Really Really Gorgeous

Written by Nick Mecikalski

Directed by Miranda Haymon

Presented by The Tank in association with Lucy Powis and the Hodgepodge Group

at The Tank, NYC

January 23-February 9, 2020

In Nick Mecikalski's Really Really Gorgeous, the United States is really, really wet. And by wet, we mean that there remains a single oasis of dry land to which the government has relocated, along with some surviving citizens privileged enough to be permitted inside its walls. Mecikalski's play approaches this continent-spanning catastrophe from a personal perspective, focusing, with a healthy dash of absurdism, on a single couple within this watery new world order to examine the clash between principles and self-preservation in the face of environmental apocalypse.

When we meet protagonists Pen (Sophie Becker) and Mar (Amber Jaunai), the United States is into its fifth year of being flooded. The two of them, both poets, live in a shack where the television seems to be their primary connection to the outside world and where they subsist on deliveries of rations in whose composition they have no input. It tidily sums up their circumstances that the two women pine for the luxury of green beans. Meanwhile, it eventually becomes clear that the aggressively cheery (and sometimes just aggressive) Announcer (Giselle LeBleu Gant) dominates the television airwaves to the extent that she serves as a one-woman choke point of information. Early on, Becker and Jaunai effectively establish Pen and Mar's supportive and affectionate romantic relationship, and this foundation becomes quickly important when a government-sponsored talent contest that promises bring the winners to dry land threatens to drive a wedge between them (the name Mar, of course, has meanings other than "sea"). To say much more would be a disservice to the pleasures of watching this unpredictable production unfold.

DATA:
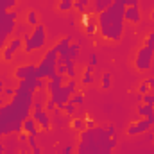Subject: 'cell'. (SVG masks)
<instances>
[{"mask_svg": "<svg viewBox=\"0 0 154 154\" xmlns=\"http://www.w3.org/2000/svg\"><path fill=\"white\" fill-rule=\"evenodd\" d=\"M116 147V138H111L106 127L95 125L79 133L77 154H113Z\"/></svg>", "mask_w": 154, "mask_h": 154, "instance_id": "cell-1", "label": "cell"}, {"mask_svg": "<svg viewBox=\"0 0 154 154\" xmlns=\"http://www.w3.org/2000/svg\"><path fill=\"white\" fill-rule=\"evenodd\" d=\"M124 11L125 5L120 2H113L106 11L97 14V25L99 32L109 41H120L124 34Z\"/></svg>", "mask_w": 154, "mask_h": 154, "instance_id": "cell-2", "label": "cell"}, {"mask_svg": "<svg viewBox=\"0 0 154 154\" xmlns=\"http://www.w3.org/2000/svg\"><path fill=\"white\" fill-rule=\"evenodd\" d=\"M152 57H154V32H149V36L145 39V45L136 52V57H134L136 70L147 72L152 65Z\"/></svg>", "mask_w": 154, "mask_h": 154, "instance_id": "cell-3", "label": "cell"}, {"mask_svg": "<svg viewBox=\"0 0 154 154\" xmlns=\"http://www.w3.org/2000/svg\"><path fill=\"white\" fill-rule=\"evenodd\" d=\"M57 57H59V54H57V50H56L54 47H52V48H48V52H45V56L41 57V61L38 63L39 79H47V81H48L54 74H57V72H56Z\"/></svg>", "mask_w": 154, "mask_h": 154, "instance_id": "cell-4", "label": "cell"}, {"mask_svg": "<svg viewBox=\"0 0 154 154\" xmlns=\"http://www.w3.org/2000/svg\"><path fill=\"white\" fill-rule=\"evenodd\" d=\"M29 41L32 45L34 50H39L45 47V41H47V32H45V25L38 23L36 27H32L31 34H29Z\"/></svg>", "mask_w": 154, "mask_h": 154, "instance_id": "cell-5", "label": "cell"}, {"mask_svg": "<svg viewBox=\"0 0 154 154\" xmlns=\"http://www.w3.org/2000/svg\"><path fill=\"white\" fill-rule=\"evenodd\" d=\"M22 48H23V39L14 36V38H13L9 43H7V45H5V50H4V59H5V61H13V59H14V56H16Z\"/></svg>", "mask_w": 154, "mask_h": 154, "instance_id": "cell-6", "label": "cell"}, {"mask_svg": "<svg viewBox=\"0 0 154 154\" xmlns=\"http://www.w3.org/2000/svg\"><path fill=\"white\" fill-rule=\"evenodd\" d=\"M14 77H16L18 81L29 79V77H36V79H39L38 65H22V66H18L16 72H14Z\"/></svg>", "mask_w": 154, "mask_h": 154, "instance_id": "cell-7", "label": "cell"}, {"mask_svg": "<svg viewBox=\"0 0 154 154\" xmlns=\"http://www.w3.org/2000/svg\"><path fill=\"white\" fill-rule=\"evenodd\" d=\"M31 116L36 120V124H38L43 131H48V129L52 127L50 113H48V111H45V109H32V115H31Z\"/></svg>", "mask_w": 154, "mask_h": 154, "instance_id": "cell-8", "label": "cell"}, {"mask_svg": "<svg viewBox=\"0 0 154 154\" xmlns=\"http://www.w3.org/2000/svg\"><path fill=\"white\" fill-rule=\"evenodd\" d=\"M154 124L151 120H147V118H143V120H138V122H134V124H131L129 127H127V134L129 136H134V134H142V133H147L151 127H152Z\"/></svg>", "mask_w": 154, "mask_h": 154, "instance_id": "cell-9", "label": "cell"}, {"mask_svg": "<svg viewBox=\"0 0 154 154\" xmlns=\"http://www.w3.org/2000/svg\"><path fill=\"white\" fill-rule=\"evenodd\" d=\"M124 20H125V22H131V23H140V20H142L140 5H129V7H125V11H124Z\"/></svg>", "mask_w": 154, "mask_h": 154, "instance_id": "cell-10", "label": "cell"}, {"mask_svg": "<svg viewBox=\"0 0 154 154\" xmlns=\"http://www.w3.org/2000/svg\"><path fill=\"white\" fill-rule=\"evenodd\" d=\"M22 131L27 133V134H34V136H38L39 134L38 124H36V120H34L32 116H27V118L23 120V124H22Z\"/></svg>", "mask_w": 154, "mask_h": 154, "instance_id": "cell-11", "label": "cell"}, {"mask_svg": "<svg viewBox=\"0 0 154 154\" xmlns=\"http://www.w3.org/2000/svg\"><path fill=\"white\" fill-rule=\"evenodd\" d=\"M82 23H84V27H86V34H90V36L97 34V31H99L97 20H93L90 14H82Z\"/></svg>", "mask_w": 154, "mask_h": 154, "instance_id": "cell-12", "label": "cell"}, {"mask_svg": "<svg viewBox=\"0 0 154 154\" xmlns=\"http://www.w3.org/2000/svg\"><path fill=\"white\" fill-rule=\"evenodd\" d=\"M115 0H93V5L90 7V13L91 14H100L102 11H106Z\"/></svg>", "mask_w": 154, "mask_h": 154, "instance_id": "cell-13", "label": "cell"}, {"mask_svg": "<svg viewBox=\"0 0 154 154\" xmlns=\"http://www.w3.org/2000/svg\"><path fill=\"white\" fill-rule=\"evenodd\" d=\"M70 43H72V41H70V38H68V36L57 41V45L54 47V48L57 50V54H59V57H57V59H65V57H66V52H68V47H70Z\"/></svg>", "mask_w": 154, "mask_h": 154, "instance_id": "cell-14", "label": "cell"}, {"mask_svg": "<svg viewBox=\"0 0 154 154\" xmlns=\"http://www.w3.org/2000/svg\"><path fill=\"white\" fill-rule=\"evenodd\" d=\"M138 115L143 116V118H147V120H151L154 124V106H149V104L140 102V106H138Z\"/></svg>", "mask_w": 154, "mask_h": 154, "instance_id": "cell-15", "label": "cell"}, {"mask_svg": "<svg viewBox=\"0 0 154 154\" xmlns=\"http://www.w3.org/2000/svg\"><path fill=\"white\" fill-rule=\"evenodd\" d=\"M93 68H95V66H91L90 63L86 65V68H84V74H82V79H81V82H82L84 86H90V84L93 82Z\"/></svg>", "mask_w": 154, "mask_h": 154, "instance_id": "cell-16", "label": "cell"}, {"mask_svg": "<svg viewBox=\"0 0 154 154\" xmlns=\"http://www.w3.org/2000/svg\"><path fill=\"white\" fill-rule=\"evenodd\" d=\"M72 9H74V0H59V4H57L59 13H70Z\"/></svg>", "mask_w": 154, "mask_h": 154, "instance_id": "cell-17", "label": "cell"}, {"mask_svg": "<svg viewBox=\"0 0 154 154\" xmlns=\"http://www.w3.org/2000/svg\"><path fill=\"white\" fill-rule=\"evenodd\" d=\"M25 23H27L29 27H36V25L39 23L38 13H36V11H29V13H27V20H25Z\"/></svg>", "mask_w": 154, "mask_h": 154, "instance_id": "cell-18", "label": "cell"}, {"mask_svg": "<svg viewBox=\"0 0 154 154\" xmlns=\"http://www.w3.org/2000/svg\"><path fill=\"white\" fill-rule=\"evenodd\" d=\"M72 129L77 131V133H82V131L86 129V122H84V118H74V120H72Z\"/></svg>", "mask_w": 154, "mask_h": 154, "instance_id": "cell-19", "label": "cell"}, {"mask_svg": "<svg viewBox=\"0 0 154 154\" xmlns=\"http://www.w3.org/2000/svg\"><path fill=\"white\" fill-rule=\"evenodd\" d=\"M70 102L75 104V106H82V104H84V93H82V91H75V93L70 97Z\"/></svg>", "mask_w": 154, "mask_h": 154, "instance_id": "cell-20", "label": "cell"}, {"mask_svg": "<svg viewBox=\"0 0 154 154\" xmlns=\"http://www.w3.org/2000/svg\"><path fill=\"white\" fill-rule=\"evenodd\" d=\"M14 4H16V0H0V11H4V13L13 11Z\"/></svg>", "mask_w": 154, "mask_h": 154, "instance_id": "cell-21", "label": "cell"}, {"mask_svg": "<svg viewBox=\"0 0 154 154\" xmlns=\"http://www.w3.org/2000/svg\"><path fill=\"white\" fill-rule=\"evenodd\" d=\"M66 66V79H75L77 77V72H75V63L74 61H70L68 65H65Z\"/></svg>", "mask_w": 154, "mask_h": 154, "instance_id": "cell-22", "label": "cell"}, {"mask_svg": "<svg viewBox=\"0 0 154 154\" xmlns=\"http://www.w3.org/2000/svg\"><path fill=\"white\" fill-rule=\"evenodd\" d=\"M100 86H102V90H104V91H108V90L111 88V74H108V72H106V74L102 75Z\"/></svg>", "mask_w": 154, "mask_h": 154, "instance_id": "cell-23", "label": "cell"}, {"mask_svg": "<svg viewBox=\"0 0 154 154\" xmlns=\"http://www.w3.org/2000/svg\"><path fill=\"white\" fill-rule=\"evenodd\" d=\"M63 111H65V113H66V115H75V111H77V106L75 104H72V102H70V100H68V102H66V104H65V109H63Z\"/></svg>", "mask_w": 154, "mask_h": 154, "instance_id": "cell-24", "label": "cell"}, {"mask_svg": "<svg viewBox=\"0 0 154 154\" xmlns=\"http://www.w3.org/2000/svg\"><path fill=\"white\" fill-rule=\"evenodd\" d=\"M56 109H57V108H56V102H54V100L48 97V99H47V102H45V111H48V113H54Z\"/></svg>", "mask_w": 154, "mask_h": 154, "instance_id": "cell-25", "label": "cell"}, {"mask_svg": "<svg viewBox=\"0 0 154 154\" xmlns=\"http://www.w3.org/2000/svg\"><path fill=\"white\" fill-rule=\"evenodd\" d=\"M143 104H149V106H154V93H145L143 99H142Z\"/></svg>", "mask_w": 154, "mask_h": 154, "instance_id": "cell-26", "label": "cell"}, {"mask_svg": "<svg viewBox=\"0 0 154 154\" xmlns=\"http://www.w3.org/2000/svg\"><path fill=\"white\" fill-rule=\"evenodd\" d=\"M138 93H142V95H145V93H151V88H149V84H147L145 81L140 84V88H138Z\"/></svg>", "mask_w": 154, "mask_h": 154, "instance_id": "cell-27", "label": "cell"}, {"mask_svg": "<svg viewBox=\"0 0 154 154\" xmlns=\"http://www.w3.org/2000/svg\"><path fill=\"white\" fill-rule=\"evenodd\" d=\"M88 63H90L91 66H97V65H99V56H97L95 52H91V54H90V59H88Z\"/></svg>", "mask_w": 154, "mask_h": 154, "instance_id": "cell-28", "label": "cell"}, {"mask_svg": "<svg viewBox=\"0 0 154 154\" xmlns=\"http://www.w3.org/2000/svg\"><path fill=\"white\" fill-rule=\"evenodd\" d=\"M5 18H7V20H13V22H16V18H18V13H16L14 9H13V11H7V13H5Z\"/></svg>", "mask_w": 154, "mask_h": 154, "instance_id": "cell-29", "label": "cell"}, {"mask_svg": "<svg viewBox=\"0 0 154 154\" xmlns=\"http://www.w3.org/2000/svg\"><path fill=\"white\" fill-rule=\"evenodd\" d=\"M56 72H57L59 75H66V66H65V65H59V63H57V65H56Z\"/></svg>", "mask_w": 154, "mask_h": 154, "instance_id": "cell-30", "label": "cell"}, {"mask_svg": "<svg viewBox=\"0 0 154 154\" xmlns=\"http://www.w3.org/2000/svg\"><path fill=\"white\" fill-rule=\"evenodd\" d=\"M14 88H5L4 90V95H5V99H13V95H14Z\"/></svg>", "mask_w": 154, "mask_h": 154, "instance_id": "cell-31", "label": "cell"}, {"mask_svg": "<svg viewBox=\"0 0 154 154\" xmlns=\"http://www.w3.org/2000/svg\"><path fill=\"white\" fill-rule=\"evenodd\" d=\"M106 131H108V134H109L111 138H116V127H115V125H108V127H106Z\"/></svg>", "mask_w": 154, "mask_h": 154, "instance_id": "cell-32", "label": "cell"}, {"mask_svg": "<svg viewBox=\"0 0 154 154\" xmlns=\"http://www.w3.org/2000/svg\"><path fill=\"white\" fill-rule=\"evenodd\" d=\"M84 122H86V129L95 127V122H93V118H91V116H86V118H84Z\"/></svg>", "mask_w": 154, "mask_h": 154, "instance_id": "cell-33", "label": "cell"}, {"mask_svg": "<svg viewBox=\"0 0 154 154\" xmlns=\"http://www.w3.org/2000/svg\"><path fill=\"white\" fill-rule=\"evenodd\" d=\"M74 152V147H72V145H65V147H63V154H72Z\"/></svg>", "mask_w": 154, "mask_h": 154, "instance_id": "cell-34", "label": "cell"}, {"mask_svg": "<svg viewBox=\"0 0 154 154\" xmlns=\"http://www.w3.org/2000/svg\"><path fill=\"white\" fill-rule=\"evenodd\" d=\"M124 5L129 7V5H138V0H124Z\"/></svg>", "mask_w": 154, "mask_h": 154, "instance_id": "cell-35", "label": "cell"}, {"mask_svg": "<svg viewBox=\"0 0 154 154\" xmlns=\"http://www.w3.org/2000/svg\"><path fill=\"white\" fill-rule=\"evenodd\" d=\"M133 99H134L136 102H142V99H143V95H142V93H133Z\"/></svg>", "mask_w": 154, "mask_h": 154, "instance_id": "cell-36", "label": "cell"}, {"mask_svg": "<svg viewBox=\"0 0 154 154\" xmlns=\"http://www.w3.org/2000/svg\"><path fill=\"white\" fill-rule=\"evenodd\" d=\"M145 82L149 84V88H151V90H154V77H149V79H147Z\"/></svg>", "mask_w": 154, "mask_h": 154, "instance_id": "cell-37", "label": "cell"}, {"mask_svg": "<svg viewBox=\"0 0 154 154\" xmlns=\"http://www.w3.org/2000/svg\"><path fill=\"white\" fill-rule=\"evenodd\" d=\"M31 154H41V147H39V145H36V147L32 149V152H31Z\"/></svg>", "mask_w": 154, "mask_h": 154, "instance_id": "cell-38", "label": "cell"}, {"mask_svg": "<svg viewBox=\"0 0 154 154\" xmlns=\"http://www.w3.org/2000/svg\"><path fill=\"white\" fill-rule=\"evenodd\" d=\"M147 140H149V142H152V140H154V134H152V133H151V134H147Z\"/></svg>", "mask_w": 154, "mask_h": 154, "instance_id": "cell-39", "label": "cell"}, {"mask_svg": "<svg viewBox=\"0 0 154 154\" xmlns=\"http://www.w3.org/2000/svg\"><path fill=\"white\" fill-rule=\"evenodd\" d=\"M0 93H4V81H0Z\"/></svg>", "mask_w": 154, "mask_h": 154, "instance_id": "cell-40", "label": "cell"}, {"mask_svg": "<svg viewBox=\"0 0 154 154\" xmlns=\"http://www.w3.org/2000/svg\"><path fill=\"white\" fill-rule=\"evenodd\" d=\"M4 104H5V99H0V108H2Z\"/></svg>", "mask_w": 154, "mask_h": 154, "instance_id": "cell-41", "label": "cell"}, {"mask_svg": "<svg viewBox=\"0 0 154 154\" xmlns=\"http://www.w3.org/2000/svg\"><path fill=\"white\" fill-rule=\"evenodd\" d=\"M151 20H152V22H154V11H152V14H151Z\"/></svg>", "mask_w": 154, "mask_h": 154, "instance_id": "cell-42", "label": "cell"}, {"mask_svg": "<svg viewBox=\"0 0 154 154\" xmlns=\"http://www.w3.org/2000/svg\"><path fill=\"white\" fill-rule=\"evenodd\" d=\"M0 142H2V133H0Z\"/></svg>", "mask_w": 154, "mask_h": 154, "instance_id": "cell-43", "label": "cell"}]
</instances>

GIVEN REQUEST: Copy out the part of the review that opens with "In Nick Mecikalski's" and closes with "of environmental apocalypse.", swapping "oasis" for "island".

WRITTEN ANSWER:
In Nick Mecikalski's Really Really Gorgeous, the United States is really, really wet. And by wet, we mean that there remains a single island of dry land to which the government has relocated, along with some surviving citizens privileged enough to be permitted inside its walls. Mecikalski's play approaches this continent-spanning catastrophe from a personal perspective, focusing, with a healthy dash of absurdism, on a single couple within this watery new world order to examine the clash between principles and self-preservation in the face of environmental apocalypse.